Kant’s dogmatic slumber may have been disturbed by Hume’s scepticism, but it was not long before he was snoring soundly again” (p42).

[5] Of course, the assumption that human population will continue to grow contradicts the demographic transition model, whereby it is assumed that a decline in fertility inevitably accompanies economic development. However, while it is true that declining fertility has accompanied increasing prosperity in many parts of the world, it is not at all clear why this has occurred. Indeed, from sociobiological perspective, increases in wealth should lead to an increased reproductive rate, as organisms channel their greater material resources into increased reproductive success, the ultimate currency of natural selection. It is therefore questionable how much faith we should place in the universality of a process the causes of which are so little understood. Moreover, the assumption that improved living-standards in the so-called ‘developing world’ will inevitably lead to reductions in fertility obviously presupposes that the so-called ‘developing world’ will indeed ‘develop’ and that living standards will indeed improve, a obviously questionable assumption. Ultimately, the very term ‘developing world’ may turn out to represent a classic case of wishful thinking. 

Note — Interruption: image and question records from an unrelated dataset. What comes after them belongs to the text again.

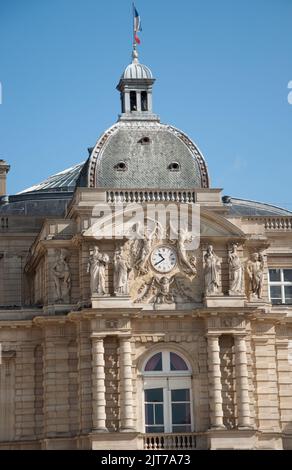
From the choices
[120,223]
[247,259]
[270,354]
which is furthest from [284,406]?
[120,223]

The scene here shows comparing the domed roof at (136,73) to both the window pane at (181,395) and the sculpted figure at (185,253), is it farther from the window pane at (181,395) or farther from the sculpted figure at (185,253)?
the window pane at (181,395)

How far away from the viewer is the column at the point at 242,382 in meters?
48.1

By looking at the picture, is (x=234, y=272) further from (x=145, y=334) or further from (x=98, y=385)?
(x=98, y=385)

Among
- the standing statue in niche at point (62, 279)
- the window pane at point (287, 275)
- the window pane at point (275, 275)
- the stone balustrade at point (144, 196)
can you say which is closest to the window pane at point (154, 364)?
the standing statue in niche at point (62, 279)

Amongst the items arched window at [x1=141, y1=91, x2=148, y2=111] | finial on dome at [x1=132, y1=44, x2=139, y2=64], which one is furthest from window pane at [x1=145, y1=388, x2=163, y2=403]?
finial on dome at [x1=132, y1=44, x2=139, y2=64]

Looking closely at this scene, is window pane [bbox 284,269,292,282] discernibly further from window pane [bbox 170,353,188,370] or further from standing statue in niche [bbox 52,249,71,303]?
standing statue in niche [bbox 52,249,71,303]

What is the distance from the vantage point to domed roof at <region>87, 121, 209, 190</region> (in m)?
52.2

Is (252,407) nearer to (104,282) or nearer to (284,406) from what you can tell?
(284,406)

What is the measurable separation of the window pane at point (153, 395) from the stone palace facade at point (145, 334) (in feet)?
0.16

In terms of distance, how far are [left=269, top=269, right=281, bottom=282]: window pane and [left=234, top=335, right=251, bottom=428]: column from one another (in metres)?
7.39

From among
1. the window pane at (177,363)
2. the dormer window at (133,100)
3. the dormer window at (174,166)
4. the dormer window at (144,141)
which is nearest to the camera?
the window pane at (177,363)

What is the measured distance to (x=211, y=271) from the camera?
49.4 meters

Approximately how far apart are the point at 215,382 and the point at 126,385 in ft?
10.8
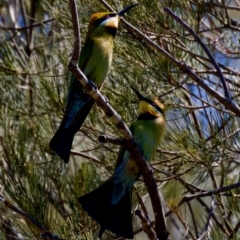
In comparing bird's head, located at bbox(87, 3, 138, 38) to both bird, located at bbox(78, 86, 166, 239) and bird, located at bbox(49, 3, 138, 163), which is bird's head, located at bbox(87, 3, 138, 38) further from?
bird, located at bbox(78, 86, 166, 239)

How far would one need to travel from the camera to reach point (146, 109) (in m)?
2.32

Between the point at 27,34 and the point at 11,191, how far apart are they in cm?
156

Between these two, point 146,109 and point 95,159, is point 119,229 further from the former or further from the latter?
point 95,159

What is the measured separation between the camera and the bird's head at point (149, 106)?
2311 millimetres

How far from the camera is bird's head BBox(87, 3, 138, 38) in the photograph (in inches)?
92.4

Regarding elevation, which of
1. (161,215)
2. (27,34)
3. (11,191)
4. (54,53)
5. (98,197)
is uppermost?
(27,34)

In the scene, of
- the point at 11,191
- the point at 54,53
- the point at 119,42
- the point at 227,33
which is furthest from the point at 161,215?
the point at 54,53

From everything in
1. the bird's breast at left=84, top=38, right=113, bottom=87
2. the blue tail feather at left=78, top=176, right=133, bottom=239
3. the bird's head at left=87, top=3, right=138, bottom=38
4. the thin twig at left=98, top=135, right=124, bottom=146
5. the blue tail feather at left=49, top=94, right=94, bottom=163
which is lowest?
the blue tail feather at left=78, top=176, right=133, bottom=239

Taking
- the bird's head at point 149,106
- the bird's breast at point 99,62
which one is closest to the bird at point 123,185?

[6] Thus, of the bizarre pseudoscience of cryonics, whereby individuals pay private companies for the service of freezing their brains or whole bodies after death, in the hope that, with future advances in technology, they can later be resurrected, he notes that the ostensible immortality promised by such a procedure is itself dependent on the very immortality of the private companies offering the service, and of the very economic and legal system (including contractual obligations) within which such companies operate.

If the companies that store the waiting cadavers do not go under in stock market crashes, they will be swept away by war or revolutions” (Heresies: Against Progress and Other Illusions: p67).

[7] Actually, heredity surely also plays a role, as traits such as empathy and agreeableness are partly heritable, as is sociopathy and criminality.